There followed after that night a quite new experience for Molly. It was
the upheaval of an utterly uncultivated side of her nature. She was
astonished to find that she had religious instincts, and that, instead
of feeling that these instincts were foolish and irrational--a lower
part of her nature,--they now seemed quite curiously rational and
established in possession of her faculties. Her mind seemed more
satisfied than it had ever been before. She did not know in what she
believed, but she felt a different view of life in which men seemed less
utterly mean, and women less of hypocrites. Externally it worked
something in this way.

The day on which Pat Moloney died at dawn she could not rest so much as
she intended, to make up for the short night. She wrote one or two brief
notes begging to be let off engagements, and told the servants to say
she was not at home. She could not keep quite still, and she did not
want to go out. Gradually, as the day wore on, she worked herself into
more and more excitement. Her imagination pictured what might be the
outcome of such a view of life and death as seemed to have taken hold of
her. In her usual moods she would have thought with sarcasm that such
were the symptoms of "conversion" in a revivalist. But now there was no
critical faculty awake for cynicism; the critical faculty was full of a
solemn kind of joy. Next there came, after some hours of a sort of
surprise at this sudden and vehement sense of uplifting, the wish for
action and for sacrifice. Her mind returned to the concrete, and the
circumstances of her life. And then there came a most unwelcome thought.

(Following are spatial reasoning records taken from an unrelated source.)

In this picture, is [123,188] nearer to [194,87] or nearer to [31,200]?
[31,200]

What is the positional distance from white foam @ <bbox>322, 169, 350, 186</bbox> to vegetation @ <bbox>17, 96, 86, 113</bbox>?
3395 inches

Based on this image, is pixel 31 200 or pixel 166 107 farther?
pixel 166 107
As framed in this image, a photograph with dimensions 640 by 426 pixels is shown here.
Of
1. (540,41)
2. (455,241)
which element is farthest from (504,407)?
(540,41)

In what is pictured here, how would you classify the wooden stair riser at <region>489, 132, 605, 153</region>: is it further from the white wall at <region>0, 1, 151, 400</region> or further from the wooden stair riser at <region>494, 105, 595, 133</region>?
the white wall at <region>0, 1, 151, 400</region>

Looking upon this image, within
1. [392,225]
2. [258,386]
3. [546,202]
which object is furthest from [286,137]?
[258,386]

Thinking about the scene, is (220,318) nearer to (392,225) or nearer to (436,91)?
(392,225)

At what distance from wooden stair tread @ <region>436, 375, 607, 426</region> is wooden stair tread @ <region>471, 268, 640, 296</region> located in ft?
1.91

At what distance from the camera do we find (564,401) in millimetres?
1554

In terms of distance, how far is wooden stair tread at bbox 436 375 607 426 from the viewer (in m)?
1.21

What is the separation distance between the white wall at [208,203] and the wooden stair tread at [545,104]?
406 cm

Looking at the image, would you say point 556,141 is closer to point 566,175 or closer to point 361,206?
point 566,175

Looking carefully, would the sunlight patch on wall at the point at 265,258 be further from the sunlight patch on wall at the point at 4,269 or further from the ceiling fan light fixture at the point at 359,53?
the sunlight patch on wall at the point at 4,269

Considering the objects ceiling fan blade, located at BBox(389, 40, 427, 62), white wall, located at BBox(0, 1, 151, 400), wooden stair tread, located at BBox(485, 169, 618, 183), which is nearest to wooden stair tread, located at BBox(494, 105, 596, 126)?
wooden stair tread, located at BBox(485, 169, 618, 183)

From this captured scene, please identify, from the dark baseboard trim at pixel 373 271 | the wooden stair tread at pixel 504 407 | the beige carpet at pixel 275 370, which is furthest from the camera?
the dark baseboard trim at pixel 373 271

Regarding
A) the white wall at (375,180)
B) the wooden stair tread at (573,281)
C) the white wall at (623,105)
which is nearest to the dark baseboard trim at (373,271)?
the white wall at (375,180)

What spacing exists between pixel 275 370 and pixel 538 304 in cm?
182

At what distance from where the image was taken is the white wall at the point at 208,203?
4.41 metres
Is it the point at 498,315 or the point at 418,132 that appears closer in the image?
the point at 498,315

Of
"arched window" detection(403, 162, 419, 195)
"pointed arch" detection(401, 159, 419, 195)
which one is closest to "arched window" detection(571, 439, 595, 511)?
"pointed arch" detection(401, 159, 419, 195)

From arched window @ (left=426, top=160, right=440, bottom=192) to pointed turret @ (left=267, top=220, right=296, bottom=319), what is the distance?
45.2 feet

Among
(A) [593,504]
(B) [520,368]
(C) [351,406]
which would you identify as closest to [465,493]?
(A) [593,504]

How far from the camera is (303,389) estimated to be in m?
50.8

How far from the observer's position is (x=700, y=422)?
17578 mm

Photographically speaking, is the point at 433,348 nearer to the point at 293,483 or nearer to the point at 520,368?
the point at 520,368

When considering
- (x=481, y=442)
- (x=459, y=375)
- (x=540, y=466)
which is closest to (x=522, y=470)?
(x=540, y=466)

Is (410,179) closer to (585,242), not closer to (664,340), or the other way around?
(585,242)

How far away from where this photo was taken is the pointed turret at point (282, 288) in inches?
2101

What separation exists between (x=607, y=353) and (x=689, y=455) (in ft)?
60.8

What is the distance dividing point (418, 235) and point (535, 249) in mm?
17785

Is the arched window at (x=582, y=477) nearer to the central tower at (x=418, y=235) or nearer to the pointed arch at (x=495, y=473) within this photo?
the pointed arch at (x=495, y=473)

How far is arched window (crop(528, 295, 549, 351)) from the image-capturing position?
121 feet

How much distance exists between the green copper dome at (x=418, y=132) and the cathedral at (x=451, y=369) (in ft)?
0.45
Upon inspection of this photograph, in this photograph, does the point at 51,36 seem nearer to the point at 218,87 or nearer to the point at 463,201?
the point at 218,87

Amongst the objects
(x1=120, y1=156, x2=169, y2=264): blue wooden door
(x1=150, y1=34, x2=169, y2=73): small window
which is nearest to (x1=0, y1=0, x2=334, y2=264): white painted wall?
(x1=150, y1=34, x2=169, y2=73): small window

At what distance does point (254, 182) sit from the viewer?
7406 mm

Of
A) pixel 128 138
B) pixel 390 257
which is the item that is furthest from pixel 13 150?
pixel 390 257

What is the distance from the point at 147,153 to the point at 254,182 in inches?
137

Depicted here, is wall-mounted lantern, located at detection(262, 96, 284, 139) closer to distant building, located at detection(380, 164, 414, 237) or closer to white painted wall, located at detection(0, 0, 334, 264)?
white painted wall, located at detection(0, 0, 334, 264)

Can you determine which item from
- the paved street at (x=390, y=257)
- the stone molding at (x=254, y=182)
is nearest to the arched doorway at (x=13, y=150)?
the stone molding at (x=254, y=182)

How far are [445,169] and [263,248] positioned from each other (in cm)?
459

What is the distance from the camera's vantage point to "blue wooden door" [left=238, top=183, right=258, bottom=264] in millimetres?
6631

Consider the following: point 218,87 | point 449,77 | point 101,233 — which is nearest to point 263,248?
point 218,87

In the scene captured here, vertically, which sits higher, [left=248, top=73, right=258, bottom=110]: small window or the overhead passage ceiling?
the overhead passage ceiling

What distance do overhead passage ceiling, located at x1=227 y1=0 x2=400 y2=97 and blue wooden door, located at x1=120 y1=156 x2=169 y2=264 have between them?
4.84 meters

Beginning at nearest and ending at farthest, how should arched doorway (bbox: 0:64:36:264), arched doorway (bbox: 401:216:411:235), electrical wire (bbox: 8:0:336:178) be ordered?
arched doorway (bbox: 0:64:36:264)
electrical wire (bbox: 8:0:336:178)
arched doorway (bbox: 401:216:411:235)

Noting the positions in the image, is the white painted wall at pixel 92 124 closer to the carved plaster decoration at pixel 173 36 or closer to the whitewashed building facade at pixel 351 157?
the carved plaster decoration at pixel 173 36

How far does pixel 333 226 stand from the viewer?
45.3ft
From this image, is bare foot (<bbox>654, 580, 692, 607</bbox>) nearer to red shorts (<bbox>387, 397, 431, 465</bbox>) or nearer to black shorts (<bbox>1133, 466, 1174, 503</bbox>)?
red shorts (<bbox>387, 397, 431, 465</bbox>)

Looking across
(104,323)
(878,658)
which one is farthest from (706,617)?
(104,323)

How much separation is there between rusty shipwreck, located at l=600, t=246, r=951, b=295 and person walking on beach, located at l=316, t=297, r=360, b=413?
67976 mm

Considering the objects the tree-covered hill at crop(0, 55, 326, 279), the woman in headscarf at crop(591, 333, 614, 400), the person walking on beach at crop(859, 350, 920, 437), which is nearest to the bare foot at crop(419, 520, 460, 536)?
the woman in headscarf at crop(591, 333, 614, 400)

If Molly wanted to sacrifice herself indeed, and wished to do some real
good about which there could be no self-delusion, was there not one duty
quite obviously in her path, her duty as a child? Had she ever made any
attempt to help the forlorn woman in Florence? Perhaps Madame Danterre's
assertion, when Molly came of age, that she did not want to see Molly,
was only an attempt to find out whether Molly really wished to come to
her mother. From the day on which her ideal of her mother had been
completely shattered Molly had shrunk from even thinking of her. She now
shivered with repugnance, but she was almost glad to feel how repugnant
this duty might be, much as a medieval penitent might have rejoiced in
his own repugnance to the leprous wounds he was resolved to dress as an
expiation for sin. It did not strike her, as it never struck the noble
penitents in the Middle Ages, that it might be very trying to the object
of these expiatory actions. She felt at the moment that it must be a
comfort to her mother to receive all the love and devotion that she
would offer her. And there was real heroism in the letter that Molly
proceeded to write to Madame Danterre. For she knew that if her offer
were accepted she risked the loss of all that at present made life very
dear, both in what she already enjoyed, and in the hope that was hidden
in her heart.

Molly had pride enough to shrink utterly from the connection with her
mother, and her girl's innocence shrank, too, with quick sensitiveness
from what might be before her. How strange now appeared the dreams of
her childhood, the idealisation of the young and beautiful mother!